Rossella Alba is the scientific coordinator of the interdisciplinary project “Water security for whom?” financed by the Volkswagen Foundation. As part of the project, she investigates the role of models and modellers in (re)configuring socio-ecological inequalities and water-food-energy relations in the context of multi-purpose dams in Colombia. She has research interests include environmental justice, (urban) political ecology, socio-technical interactions and in the potentials offered by inter- and trans-disciplinary collaboration to foster critical water geographies and just transformations.

Rozemarijn ter Horst

Lecturer/PhD researcher, the Water Resources Management group at Wageningen University.

Rozemarijn ter Horst researches how technologies, including models and innovations are shaped by, and in turn shape, policy processes related to shared waters. Rozemarijn’s research interests encompass sociotechnical imaginaries, specifically how data and technologies play a role in identifying generally accepted options for development, understanding interactions between lay-people and experts as well as between different disciplines. Before herwork with Wageningen University, Rozemarijn has worked at IHE Delft on water diplomacy, and remains affiliated as Guest Researcher Transboundary Water Governance.

Jonatan Godinez Madrigal

Posdoctoral researcher, IHE Delft Institute for Water Education.

His research consists of studying water conflicts in the Global South with special emphasis on the ripples they originate in other fields of knowledge, such as the scientific objects (i.e. water resources models) that are used to resolve the knowledge controversies that drive the conflicts. He has published numerous scientific papers in high-impact journals on a critical perspective of science-policy processes, water conflicts as drivers of societal transformations, and transdisciplinary production of knowledge to transform water conflicts and socio-technical systems.

Bich Tran

PhD researcher, IHE Delft Institute for Water Education.
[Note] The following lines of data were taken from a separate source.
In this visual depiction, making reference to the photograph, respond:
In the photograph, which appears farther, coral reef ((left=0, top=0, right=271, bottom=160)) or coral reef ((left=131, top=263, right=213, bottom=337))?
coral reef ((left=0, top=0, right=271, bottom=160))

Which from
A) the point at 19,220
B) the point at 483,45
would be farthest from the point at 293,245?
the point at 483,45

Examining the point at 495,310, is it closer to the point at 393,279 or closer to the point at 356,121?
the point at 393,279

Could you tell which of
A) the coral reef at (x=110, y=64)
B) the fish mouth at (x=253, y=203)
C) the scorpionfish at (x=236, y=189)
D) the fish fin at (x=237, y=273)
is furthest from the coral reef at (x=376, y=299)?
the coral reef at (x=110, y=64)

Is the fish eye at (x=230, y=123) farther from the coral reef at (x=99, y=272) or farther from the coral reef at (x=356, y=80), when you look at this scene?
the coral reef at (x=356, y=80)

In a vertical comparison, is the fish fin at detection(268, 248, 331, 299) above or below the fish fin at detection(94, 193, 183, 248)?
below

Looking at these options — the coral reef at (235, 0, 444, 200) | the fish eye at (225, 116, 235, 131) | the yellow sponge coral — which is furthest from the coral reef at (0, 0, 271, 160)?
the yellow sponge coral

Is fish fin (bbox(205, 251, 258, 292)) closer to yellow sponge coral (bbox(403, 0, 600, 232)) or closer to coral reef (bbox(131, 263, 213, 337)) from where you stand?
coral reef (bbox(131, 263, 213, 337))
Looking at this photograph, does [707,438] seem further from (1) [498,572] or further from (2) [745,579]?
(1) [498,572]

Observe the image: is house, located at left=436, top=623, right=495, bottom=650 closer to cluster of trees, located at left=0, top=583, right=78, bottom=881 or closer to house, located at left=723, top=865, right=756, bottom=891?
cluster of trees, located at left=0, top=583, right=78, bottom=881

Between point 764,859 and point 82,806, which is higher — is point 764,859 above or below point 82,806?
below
She researches uncertainties in evapotranspiration derived from satellite data and how the implication of these uncertainties in water resources assessment. Before her PhD research, Bich worked as a research assistant at IHE Delft on the Water Accounting Plus (WA+) framework, which uses open-access earth observation data and spatially distributed hydrological models for water resources assessment at the basin level. She has conducted several water accounting studies and found interest in the uncertainties of these data, models, and water resources assessments.